Recent Highlights and Accomplishments

Dimebon

• Expect to complete patient enrollment in CONNECTION, a confirmatory, pivotal Phase 3 trial in patients with mild-to-moderate Alzheimer's disease, in June.
• Initiated the Phase 3 CONCERT trial in patients with mild-to-moderate Alzheimer's disease; the 12-month clinical trial is designed to evaluate the efficacy of Dimebon when added to ongoing treatment with donepezil (Aricept(R)), the leading Alzheimer's disease medication worldwide, and builds on data from a small-scale safety and tolerability trial of Dimebon added to donepezil, which found the combination to be well tolerated.
• Completed a multicenter, randomized, double-blind, placebo-controlled Phase 1 study to evaluate the safety and tolerability of Dimebon given to Alzheimer's disease patients who currently are on a stable dose and regimen of memantine (Namenda(R)) or memantine plus donepezil.
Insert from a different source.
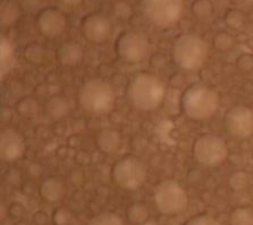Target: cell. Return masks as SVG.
I'll return each mask as SVG.
<instances>
[{"mask_svg": "<svg viewBox=\"0 0 253 225\" xmlns=\"http://www.w3.org/2000/svg\"><path fill=\"white\" fill-rule=\"evenodd\" d=\"M25 151V142L17 131L2 130L0 135V156L2 161L14 162L21 158Z\"/></svg>", "mask_w": 253, "mask_h": 225, "instance_id": "cell-13", "label": "cell"}, {"mask_svg": "<svg viewBox=\"0 0 253 225\" xmlns=\"http://www.w3.org/2000/svg\"><path fill=\"white\" fill-rule=\"evenodd\" d=\"M231 225H253V211L248 207H237L229 215Z\"/></svg>", "mask_w": 253, "mask_h": 225, "instance_id": "cell-19", "label": "cell"}, {"mask_svg": "<svg viewBox=\"0 0 253 225\" xmlns=\"http://www.w3.org/2000/svg\"><path fill=\"white\" fill-rule=\"evenodd\" d=\"M89 225H124L120 216L110 212L101 213L92 219Z\"/></svg>", "mask_w": 253, "mask_h": 225, "instance_id": "cell-26", "label": "cell"}, {"mask_svg": "<svg viewBox=\"0 0 253 225\" xmlns=\"http://www.w3.org/2000/svg\"><path fill=\"white\" fill-rule=\"evenodd\" d=\"M115 50L122 60L128 64H137L148 55L149 44L143 34L136 31H125L117 38Z\"/></svg>", "mask_w": 253, "mask_h": 225, "instance_id": "cell-9", "label": "cell"}, {"mask_svg": "<svg viewBox=\"0 0 253 225\" xmlns=\"http://www.w3.org/2000/svg\"><path fill=\"white\" fill-rule=\"evenodd\" d=\"M248 174L245 172L242 171H237L234 172V173L231 175L229 178L228 183L231 185V188L234 190H242L245 186L248 185Z\"/></svg>", "mask_w": 253, "mask_h": 225, "instance_id": "cell-29", "label": "cell"}, {"mask_svg": "<svg viewBox=\"0 0 253 225\" xmlns=\"http://www.w3.org/2000/svg\"><path fill=\"white\" fill-rule=\"evenodd\" d=\"M59 64L66 67H76L82 63L84 50L82 45L76 41H66L61 44L56 52Z\"/></svg>", "mask_w": 253, "mask_h": 225, "instance_id": "cell-14", "label": "cell"}, {"mask_svg": "<svg viewBox=\"0 0 253 225\" xmlns=\"http://www.w3.org/2000/svg\"><path fill=\"white\" fill-rule=\"evenodd\" d=\"M16 225H29V224H26V223H24V222H20V223H17Z\"/></svg>", "mask_w": 253, "mask_h": 225, "instance_id": "cell-33", "label": "cell"}, {"mask_svg": "<svg viewBox=\"0 0 253 225\" xmlns=\"http://www.w3.org/2000/svg\"><path fill=\"white\" fill-rule=\"evenodd\" d=\"M39 192L41 197L49 203L58 201L64 194V185L56 178H49L41 183Z\"/></svg>", "mask_w": 253, "mask_h": 225, "instance_id": "cell-16", "label": "cell"}, {"mask_svg": "<svg viewBox=\"0 0 253 225\" xmlns=\"http://www.w3.org/2000/svg\"><path fill=\"white\" fill-rule=\"evenodd\" d=\"M185 225H219V224H218V222L213 219V217L206 214H201V215L192 217V219L187 221Z\"/></svg>", "mask_w": 253, "mask_h": 225, "instance_id": "cell-30", "label": "cell"}, {"mask_svg": "<svg viewBox=\"0 0 253 225\" xmlns=\"http://www.w3.org/2000/svg\"><path fill=\"white\" fill-rule=\"evenodd\" d=\"M155 203L163 214L177 215L187 208L189 197L178 182L166 180L159 183L155 189Z\"/></svg>", "mask_w": 253, "mask_h": 225, "instance_id": "cell-5", "label": "cell"}, {"mask_svg": "<svg viewBox=\"0 0 253 225\" xmlns=\"http://www.w3.org/2000/svg\"><path fill=\"white\" fill-rule=\"evenodd\" d=\"M112 178L114 182L125 190L141 188L147 179V167L140 158L127 155L117 161L113 166Z\"/></svg>", "mask_w": 253, "mask_h": 225, "instance_id": "cell-6", "label": "cell"}, {"mask_svg": "<svg viewBox=\"0 0 253 225\" xmlns=\"http://www.w3.org/2000/svg\"><path fill=\"white\" fill-rule=\"evenodd\" d=\"M37 23L38 28L43 36L48 38H58L66 29L67 20L59 9L47 7L38 14Z\"/></svg>", "mask_w": 253, "mask_h": 225, "instance_id": "cell-12", "label": "cell"}, {"mask_svg": "<svg viewBox=\"0 0 253 225\" xmlns=\"http://www.w3.org/2000/svg\"><path fill=\"white\" fill-rule=\"evenodd\" d=\"M220 98L217 91L205 85H193L183 93L181 105L185 115L193 121H205L217 112Z\"/></svg>", "mask_w": 253, "mask_h": 225, "instance_id": "cell-2", "label": "cell"}, {"mask_svg": "<svg viewBox=\"0 0 253 225\" xmlns=\"http://www.w3.org/2000/svg\"><path fill=\"white\" fill-rule=\"evenodd\" d=\"M225 128L229 135L247 139L253 135V110L245 105H236L226 113Z\"/></svg>", "mask_w": 253, "mask_h": 225, "instance_id": "cell-10", "label": "cell"}, {"mask_svg": "<svg viewBox=\"0 0 253 225\" xmlns=\"http://www.w3.org/2000/svg\"><path fill=\"white\" fill-rule=\"evenodd\" d=\"M236 66L243 72H249L253 68V56L250 54L241 55L236 60Z\"/></svg>", "mask_w": 253, "mask_h": 225, "instance_id": "cell-31", "label": "cell"}, {"mask_svg": "<svg viewBox=\"0 0 253 225\" xmlns=\"http://www.w3.org/2000/svg\"><path fill=\"white\" fill-rule=\"evenodd\" d=\"M61 1L67 6H78L83 1V0H61Z\"/></svg>", "mask_w": 253, "mask_h": 225, "instance_id": "cell-32", "label": "cell"}, {"mask_svg": "<svg viewBox=\"0 0 253 225\" xmlns=\"http://www.w3.org/2000/svg\"><path fill=\"white\" fill-rule=\"evenodd\" d=\"M183 10V0H143L145 16L159 28L167 29L178 22Z\"/></svg>", "mask_w": 253, "mask_h": 225, "instance_id": "cell-8", "label": "cell"}, {"mask_svg": "<svg viewBox=\"0 0 253 225\" xmlns=\"http://www.w3.org/2000/svg\"><path fill=\"white\" fill-rule=\"evenodd\" d=\"M225 23L229 29L239 30L242 28L245 23V16L242 11L239 9H229L225 14Z\"/></svg>", "mask_w": 253, "mask_h": 225, "instance_id": "cell-25", "label": "cell"}, {"mask_svg": "<svg viewBox=\"0 0 253 225\" xmlns=\"http://www.w3.org/2000/svg\"><path fill=\"white\" fill-rule=\"evenodd\" d=\"M82 34L91 44H103L112 33V24L105 15L92 13L86 15L81 22Z\"/></svg>", "mask_w": 253, "mask_h": 225, "instance_id": "cell-11", "label": "cell"}, {"mask_svg": "<svg viewBox=\"0 0 253 225\" xmlns=\"http://www.w3.org/2000/svg\"><path fill=\"white\" fill-rule=\"evenodd\" d=\"M121 135L116 130L106 129L101 130L95 136L97 148L103 154H114L121 147Z\"/></svg>", "mask_w": 253, "mask_h": 225, "instance_id": "cell-15", "label": "cell"}, {"mask_svg": "<svg viewBox=\"0 0 253 225\" xmlns=\"http://www.w3.org/2000/svg\"><path fill=\"white\" fill-rule=\"evenodd\" d=\"M24 58L32 65H41L44 60V49L39 44H29L24 48Z\"/></svg>", "mask_w": 253, "mask_h": 225, "instance_id": "cell-20", "label": "cell"}, {"mask_svg": "<svg viewBox=\"0 0 253 225\" xmlns=\"http://www.w3.org/2000/svg\"><path fill=\"white\" fill-rule=\"evenodd\" d=\"M79 104L85 112L103 115L113 109L116 94L108 82L93 79L84 83L79 91Z\"/></svg>", "mask_w": 253, "mask_h": 225, "instance_id": "cell-3", "label": "cell"}, {"mask_svg": "<svg viewBox=\"0 0 253 225\" xmlns=\"http://www.w3.org/2000/svg\"><path fill=\"white\" fill-rule=\"evenodd\" d=\"M0 48H1V50H0L1 52V76L3 78L14 67L16 58H15L13 45L8 39L3 37L1 38Z\"/></svg>", "mask_w": 253, "mask_h": 225, "instance_id": "cell-17", "label": "cell"}, {"mask_svg": "<svg viewBox=\"0 0 253 225\" xmlns=\"http://www.w3.org/2000/svg\"><path fill=\"white\" fill-rule=\"evenodd\" d=\"M47 113L55 120H60L70 112V104L64 97L53 96L47 102Z\"/></svg>", "mask_w": 253, "mask_h": 225, "instance_id": "cell-18", "label": "cell"}, {"mask_svg": "<svg viewBox=\"0 0 253 225\" xmlns=\"http://www.w3.org/2000/svg\"><path fill=\"white\" fill-rule=\"evenodd\" d=\"M172 56L179 67L193 71L201 67L208 57V45L199 36L185 33L175 40Z\"/></svg>", "mask_w": 253, "mask_h": 225, "instance_id": "cell-4", "label": "cell"}, {"mask_svg": "<svg viewBox=\"0 0 253 225\" xmlns=\"http://www.w3.org/2000/svg\"><path fill=\"white\" fill-rule=\"evenodd\" d=\"M212 45L213 48L217 49L218 51H228L231 50L234 47V45H235V39H234L232 34L221 31L218 32L216 36L213 37Z\"/></svg>", "mask_w": 253, "mask_h": 225, "instance_id": "cell-24", "label": "cell"}, {"mask_svg": "<svg viewBox=\"0 0 253 225\" xmlns=\"http://www.w3.org/2000/svg\"><path fill=\"white\" fill-rule=\"evenodd\" d=\"M114 14L122 21H128L133 16V7L126 0H117L113 7Z\"/></svg>", "mask_w": 253, "mask_h": 225, "instance_id": "cell-28", "label": "cell"}, {"mask_svg": "<svg viewBox=\"0 0 253 225\" xmlns=\"http://www.w3.org/2000/svg\"><path fill=\"white\" fill-rule=\"evenodd\" d=\"M127 219L133 224H143L149 219V211L143 204L135 203L127 209Z\"/></svg>", "mask_w": 253, "mask_h": 225, "instance_id": "cell-21", "label": "cell"}, {"mask_svg": "<svg viewBox=\"0 0 253 225\" xmlns=\"http://www.w3.org/2000/svg\"><path fill=\"white\" fill-rule=\"evenodd\" d=\"M38 110H39V106H38V101L34 98H22L16 104V112L18 115H21L23 117L36 116Z\"/></svg>", "mask_w": 253, "mask_h": 225, "instance_id": "cell-22", "label": "cell"}, {"mask_svg": "<svg viewBox=\"0 0 253 225\" xmlns=\"http://www.w3.org/2000/svg\"><path fill=\"white\" fill-rule=\"evenodd\" d=\"M20 17V9L14 2H3L1 5V25L10 26Z\"/></svg>", "mask_w": 253, "mask_h": 225, "instance_id": "cell-23", "label": "cell"}, {"mask_svg": "<svg viewBox=\"0 0 253 225\" xmlns=\"http://www.w3.org/2000/svg\"><path fill=\"white\" fill-rule=\"evenodd\" d=\"M193 156L201 165L213 167L220 165L228 156V148L225 141L213 135H202L193 143Z\"/></svg>", "mask_w": 253, "mask_h": 225, "instance_id": "cell-7", "label": "cell"}, {"mask_svg": "<svg viewBox=\"0 0 253 225\" xmlns=\"http://www.w3.org/2000/svg\"><path fill=\"white\" fill-rule=\"evenodd\" d=\"M166 94L165 83L158 76L150 73H137L127 88V96L134 108L141 112H151L158 108Z\"/></svg>", "mask_w": 253, "mask_h": 225, "instance_id": "cell-1", "label": "cell"}, {"mask_svg": "<svg viewBox=\"0 0 253 225\" xmlns=\"http://www.w3.org/2000/svg\"><path fill=\"white\" fill-rule=\"evenodd\" d=\"M192 11L195 16L199 18H207L211 16L213 7L209 0H194L192 3Z\"/></svg>", "mask_w": 253, "mask_h": 225, "instance_id": "cell-27", "label": "cell"}]
</instances>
The study showed that these combinations were well tolerated.
• In addition to the CONNECTION and CONCERT trials and a Phase 3 safety study already underway, we and Pfizer plan to initiate two additional Phase 3 studies in 2009 that will evaluate Dimebon in a total of approximately 1,100 patients with moderate-to-severe Alzheimer's disease.
• Expect to initiate a Phase 3 trial this year to evaluate Dimebon's potential benefits on cognition in patients with mild-to-moderate Huntington's disease.
• Presented posters featuring Dimebon at the 61st American Academy of Neurology Annual Meeting in Seattle on April 29 and 30, including a poster entitled 'Estimating Disease-Modifying Effects Using a Staggered Start Approach and a Natural History Staggered Start (NHSS) Approach: Preliminary Results from a 12-Month Study of Dimebon and a 6-Month Open-Label Period.'
• Presented a poster at the American Geriatrics Society meeting in Chicago on May 1.

MDV3100

• Received written permission from the U.S. Food and Drug Administration to initiate a pivotal Phase 3 trial of MDV3100 in castration-resistant prostate cancer in men who were previously treated with docetaxel-based chemotherapy; the primary endpoint of this randomized, placebo-controlled, double-blind, multinational trial will be overall survival.
• Announced publication of an article in the May 8 issue of Science, presenting the discovery, novel mechanism of action and potent anti-androgen properties of MDV3100.
• Conducted a podium presentation featuring MDV3100 at the 2009 American Urological Association Annual Meeting in Chicago on April 26.
• Received acceptance by the American Society of Clinical Oncology (ASCO) of an abstract, entitled 'Antitumor activity of MDV3100 in a Phase 1-2 study of castration-resistant prostate cancer (CRPC),' for oral presentation at the 2009 ASCO Annual Meeting on May 30 at 4:15 p.m. Eastern Time.
• MDV3100 abstract selected by ASCO for inclusion in the Best of ASCO(R) program, an educational initiative covering highlights from the ASCO Annual Meeting to increase global access to cutting-edge science.